Research

Computational work:

Natural language processing for cognitive models of learning and memory
A substantial body of literature exists to explain episodic memory and semantic memory for words. More recently, I have been integrating machine learning models of word and phrase meaning to explain memory for words and phrases, implementing the verbal model in my dissertation. These models specifically draw on context-based accounts of linguistic representations and of memory, in which context evolves over time and is used to anchor meaning.

Limitations of context-sensitive models of word meaning
Some neural network models (e.g. ELMo and BERT) produce context-dependent representations of individual word meanings, so a word like “up” can have a more literal meaning in “hang up” but a less literal one in “give up.” I have found that context-sensitive word representations from these models are unable to account for human judgments of phrase similarity (e.g. government leader and party official are highly similar). Specifically, these models need a much broader context to make these judgments correctly; unlike people, they cannot rely on non-immediate memory or prior experience.

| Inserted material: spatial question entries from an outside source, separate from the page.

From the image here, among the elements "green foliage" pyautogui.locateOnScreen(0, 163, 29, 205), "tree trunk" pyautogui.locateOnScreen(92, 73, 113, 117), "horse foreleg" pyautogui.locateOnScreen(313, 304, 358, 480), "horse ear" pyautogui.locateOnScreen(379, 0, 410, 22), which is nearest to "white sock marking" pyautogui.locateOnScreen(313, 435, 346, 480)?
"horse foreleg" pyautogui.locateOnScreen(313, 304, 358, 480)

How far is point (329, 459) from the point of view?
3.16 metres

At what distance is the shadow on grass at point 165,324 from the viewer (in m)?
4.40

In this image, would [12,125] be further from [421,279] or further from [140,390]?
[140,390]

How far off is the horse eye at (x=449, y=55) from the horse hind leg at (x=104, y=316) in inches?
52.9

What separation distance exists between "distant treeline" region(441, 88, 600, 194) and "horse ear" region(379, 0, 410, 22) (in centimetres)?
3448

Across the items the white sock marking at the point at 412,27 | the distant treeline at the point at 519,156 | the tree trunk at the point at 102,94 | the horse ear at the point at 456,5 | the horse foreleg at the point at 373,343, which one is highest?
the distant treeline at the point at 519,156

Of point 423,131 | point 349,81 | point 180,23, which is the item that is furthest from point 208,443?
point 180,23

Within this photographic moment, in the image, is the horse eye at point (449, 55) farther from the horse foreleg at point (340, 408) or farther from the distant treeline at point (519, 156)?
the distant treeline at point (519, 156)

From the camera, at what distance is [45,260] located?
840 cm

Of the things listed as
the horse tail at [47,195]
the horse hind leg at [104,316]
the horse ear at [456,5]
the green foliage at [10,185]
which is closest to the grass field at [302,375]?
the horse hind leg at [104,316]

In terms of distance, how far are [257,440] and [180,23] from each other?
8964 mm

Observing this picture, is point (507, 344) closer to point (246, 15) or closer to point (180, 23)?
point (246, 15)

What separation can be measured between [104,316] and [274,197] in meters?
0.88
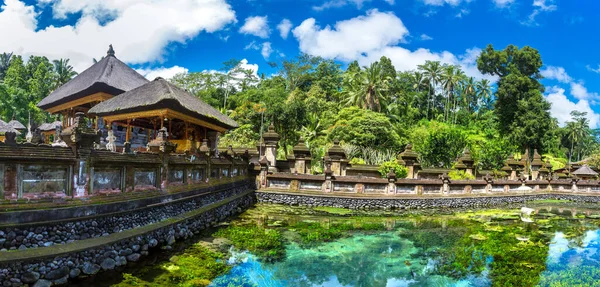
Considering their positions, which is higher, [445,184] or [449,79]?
[449,79]

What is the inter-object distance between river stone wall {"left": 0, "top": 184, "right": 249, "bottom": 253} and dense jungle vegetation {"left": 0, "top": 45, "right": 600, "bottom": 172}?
78.0 feet

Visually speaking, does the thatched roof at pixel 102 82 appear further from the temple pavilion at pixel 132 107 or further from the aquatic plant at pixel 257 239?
the aquatic plant at pixel 257 239

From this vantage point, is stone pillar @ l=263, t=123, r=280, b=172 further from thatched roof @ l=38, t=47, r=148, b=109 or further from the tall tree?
the tall tree

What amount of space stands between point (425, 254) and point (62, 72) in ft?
170

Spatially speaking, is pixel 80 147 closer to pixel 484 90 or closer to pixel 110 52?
pixel 110 52

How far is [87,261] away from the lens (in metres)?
7.13

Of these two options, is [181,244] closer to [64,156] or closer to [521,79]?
[64,156]

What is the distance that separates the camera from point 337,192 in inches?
774

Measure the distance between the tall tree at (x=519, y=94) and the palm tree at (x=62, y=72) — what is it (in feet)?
175

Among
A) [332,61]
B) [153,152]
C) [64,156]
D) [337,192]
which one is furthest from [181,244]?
[332,61]

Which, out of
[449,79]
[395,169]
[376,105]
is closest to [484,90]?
[449,79]

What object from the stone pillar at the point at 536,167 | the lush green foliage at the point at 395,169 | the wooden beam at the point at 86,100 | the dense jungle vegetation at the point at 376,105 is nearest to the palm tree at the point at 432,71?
the dense jungle vegetation at the point at 376,105

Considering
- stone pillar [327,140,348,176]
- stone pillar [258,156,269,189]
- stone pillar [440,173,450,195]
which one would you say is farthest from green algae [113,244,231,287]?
stone pillar [440,173,450,195]

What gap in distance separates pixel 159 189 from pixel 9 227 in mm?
4188
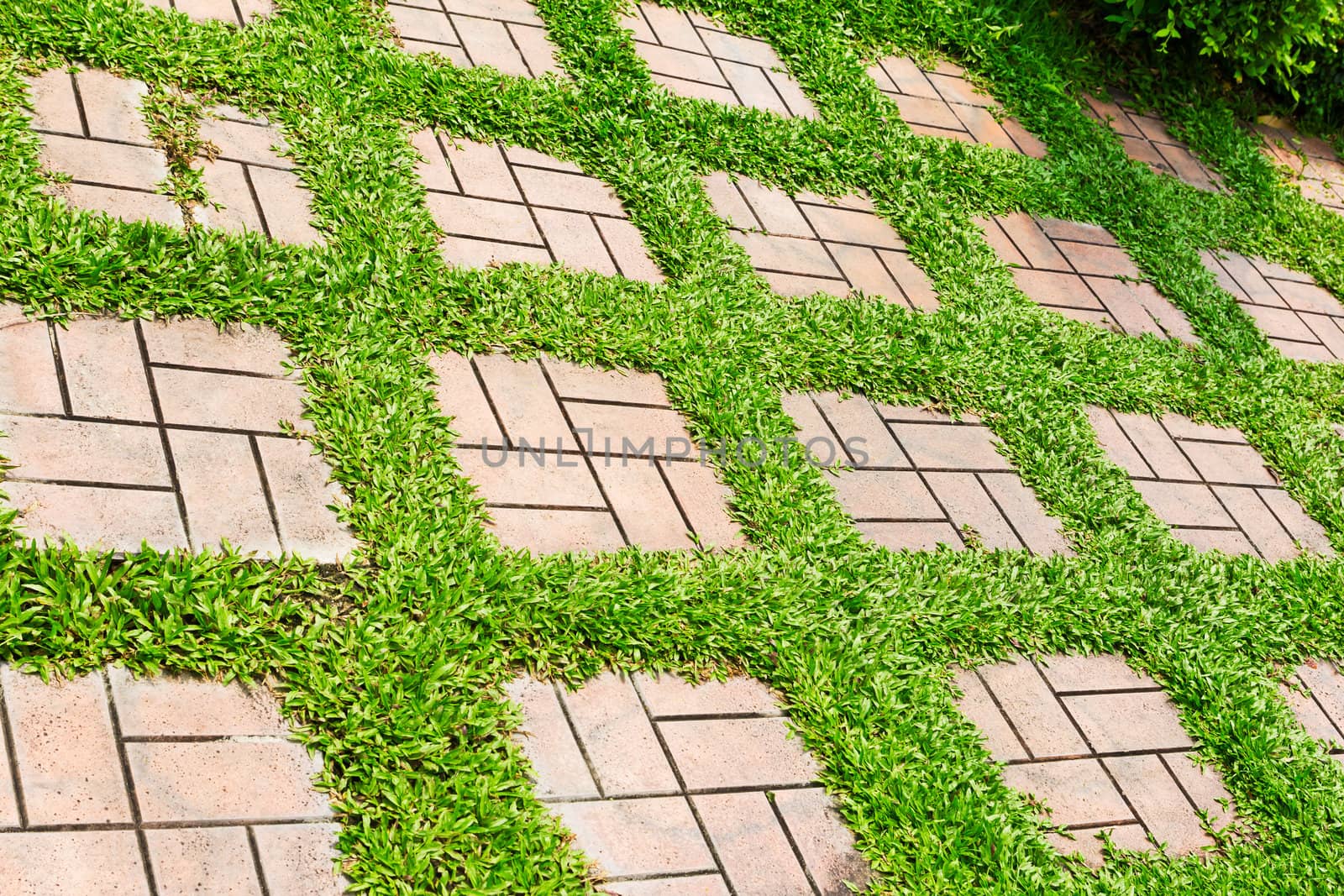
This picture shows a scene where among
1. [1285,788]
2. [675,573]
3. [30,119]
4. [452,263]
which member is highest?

Learning phrase compositionality
Most computational models of word meaning produce vectors associated with individual words. The result is a “geometric” interpretation of meaning, in which compositionality can be thought of as axes — vectors representing similar types of relationships (e.g. run-runs and draw-draws). Compositionality can be thought of in a similar way. That is, vector representations of combinations that are not literal should deviate from their word representations. I have been exploring methods that test whether this can explain human compositionality judgments.

Behavioral work:

Language production of sequences
Relevant publications: [1] [2]
Compound words and multiword expressions are complicated — we have to identify, remember, and then produce them fluently. When speakers are producing compounds, are they planned and produced like monomorphemic words? And when we retrieve phrases for production, is the process similar, or more discrete? My work has shown that compounds are produced similarly to monomorphemic words (Jacobs & Dell, 2014), but that phrases are decomposable, and retrieving one word from a phrase triggers the retrieval of the other to the extent that they co-occur (Jacobs, Dell, & Bannard, 2017).

Episodic memory for multiword sequences
Relevant publications: [1] [2]
A number of theories have proposed that multiword sequences are stored as unanalyzed wholes in long-term memory. As part of my dissertation work, I used novel applications of recognition memory and free recall experiments to understand phrase processing (i.e. Jacobs, Dell, Benjamin, & Bannard, 2016; Jacobs, Dell, & Bannard, 2017). I have found that phrase frequency effects can still arise in the presence of incremental production, without needing to posit phrase representations per se. More recently, I have been investigating whether phrase frequency effects arise spontaneously during the recall of visual information (Jacobs & Ferreira, in prep).

The role of auditory memories in speakers’ prosodic decisions
Relevant publications: [1]
Research on spoken word production tends to focus on the mechanics and/or goals that affect the phonetic forms of speakers’ utterances. Context and experience, however, influence speakers’ decisions. But what experience matters? Can simply saying a word in your head change your fluency? In a series of several projects, I have found that hearing a word is critical for production decisions (Jacobs et al., 2015; Buxó-Lugo, Jacobs, & Watson, under revision; Tippenhauer, Jacobs, & Watson, in revision), though it is not the only factor, as speakers reduce even when auditory input is degraded (Jacobs, Loucks, Watson, & Dell, in prep).

Tools:

Building distributional semantic models of words, phrases, and entities
Building word, phrase, and entity embeddings can be difficult and require significant hacking of existing packages. When working with traditional matrix factorization methods, the input space can be transformed to your liking. The nontology package makes that easy.

Easier forced alignment and annotation in Praat [Coming soon!]
Running the p2fa forced aligner lost me a lot of time. I’ve since discovered gentle, which I combine with praatio to make forced aligning easy in Praat. No more stress over a forced aligner pipeline that breaks! Keep your eyes peeled for updates to gently!